Re: Implement predicate propagation for non-equivalence clauses

From: Andres Freund <andres(at)anarazel(dot)de>
To: Alexander Kuzmenkov <a(dot)kuzmenkov(at)postgrespro(dot)ru>
Cc: Richard Guo <riguo(at)pivotal(dot)io>, pgsql-hackers(at)postgresql(dot)org
Subject: Re: Implement predicate propagation for non-equivalence clauses
Date: 2019-02-03 10:04:51
Message-ID: 20190203100451.zwkl4umvzccfgtze@alap3.anarazel.de
Views: Raw Message | Whole Thread | Download mbox
Thread:
Lists: pgsql-hackers

Hi,

On 2018-11-22 19:15:42 +0300, Alexander Kuzmenkov wrote:
> Hi Richard,
>
> I took a look at the v2, here are some comments:
>
> * This feature needs tests, especially for the cases where opfamilies or
> data types or collations don't match, and other non-obvious cases where it
> shouldn't work.
>
>
> * Deducing an inequality to a constant is not always helpful. If we know
> that a = b and a = const1 and b < const2, we will deduce b = const1 from the
> EC, and adding b < const2 doesn't improve selectivity and only makes the
> cost estimate worse. One situation where it does make sense is when we can
> detect contradictions in these clauses, e.g. if we know that const1 > const2
> and therefore know that the above selection clause is always false. Looking
> at the regression test changes, I see that v2 doesn't do that. I think the
> handling of deduced inequalities shoud be modeled on the flow of
> generate_base_implied_equalities -> process_implied_equality ->
> distribute_qual_to_rels. This would allow us to correctly handle a deduced
> const1 < const2 clause and turn it into a gating Result qual.
>
>
> * There are functions named generate_implied_quals, gen_implied_quals and
> gen_implied_qual. The names are confusingly similar, we could use something
> like generate_implied_quals_for_clause and generate_one_implied_qual for the
> latter two.
>
>
> @@ gen_implied_quals
>     else if (clause && IsA(clause, ScalarArrayOpExpr))
>     {
> * When can the clause be NULL?
>
>
> @@ gen_implied_quals
>     item1 = canonicalize_ec_expression(item1,
>                                        exprType((Node *) item1),
>                                        collation);
>     item2 = canonicalize_ec_expression(item2,
>                                        exprType((Node *) item2),
>                                        collation);
> * Why do we do this?
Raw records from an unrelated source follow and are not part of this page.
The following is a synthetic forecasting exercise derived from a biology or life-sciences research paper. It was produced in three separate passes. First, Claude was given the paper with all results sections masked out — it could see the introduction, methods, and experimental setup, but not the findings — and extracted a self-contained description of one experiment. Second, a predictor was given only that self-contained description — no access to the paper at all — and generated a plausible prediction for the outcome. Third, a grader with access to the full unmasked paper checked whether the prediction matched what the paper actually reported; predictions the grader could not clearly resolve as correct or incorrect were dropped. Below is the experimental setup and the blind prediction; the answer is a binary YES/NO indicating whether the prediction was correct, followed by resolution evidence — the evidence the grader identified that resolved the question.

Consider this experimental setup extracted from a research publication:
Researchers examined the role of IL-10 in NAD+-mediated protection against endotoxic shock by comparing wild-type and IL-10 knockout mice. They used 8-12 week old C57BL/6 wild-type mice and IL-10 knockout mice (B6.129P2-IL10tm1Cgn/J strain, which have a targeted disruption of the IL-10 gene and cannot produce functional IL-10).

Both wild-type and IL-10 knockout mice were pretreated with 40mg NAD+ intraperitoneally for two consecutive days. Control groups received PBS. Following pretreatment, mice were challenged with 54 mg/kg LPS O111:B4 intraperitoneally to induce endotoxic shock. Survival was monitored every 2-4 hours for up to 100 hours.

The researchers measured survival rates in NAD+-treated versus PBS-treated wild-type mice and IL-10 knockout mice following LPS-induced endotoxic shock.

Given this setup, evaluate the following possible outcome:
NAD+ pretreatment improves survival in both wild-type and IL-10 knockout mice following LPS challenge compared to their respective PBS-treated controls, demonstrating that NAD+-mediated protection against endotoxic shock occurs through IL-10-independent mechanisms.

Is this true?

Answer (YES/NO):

If the collation or type of the original expression
> isn't right and we have to add RelabelType, the resulting expression won't
> match the original clause and we won't be able to substitute it with other
> equavalence members. So we can just check that the type and collation match.
>
>
> * In gen_implied_quals, I'd rename item1 => left, item2 => right, em1 =>
> orig_em, em2 => other_em, and same for list cells and types. As it is now,
> em1 can actually match both item1 and item2, and em2 is not related to
> either of them, so it took me some effort to understand what's going on.
>
>
> * In gen_implied_qual, why do we search the clause for a matching
> subexpression? Reading the thread, I thought that we can only do the
> substitution for OpExprs of the same opfamilies as the generating EC. This
> code looks like it can do the substitution an at arbitrary depth, so we
> might change an argument of some unsuitable function, and the result will
> not be correct. What we should probably do is that after we matched one side
> of OpExpr to one EC member, we just replace it with another suitable member
> and add the resulting clause.
>
>
> @@ gen_implied_qual
>     check_mergejoinable(new_rinfo);
>     check_hashjoinable(new_rinfo);
> ...
>     /*
>      * If the clause has a mergejoinable operator, set the EquivalenceClass
>      * links. Otherwise, a mergejoinable operator with NULL left_ec/right_ec
>      * will cause update_mergeclause_eclasses fails at assertion.
>      */
>     if (new_rinfo->mergeopfamilies)
>         initialize_mergeclause_eclasses(root, new_rinfo);
> * It's not an equality clause, so it is not going to be mergejoinable nor
> hashjoinable and we can skip these checks.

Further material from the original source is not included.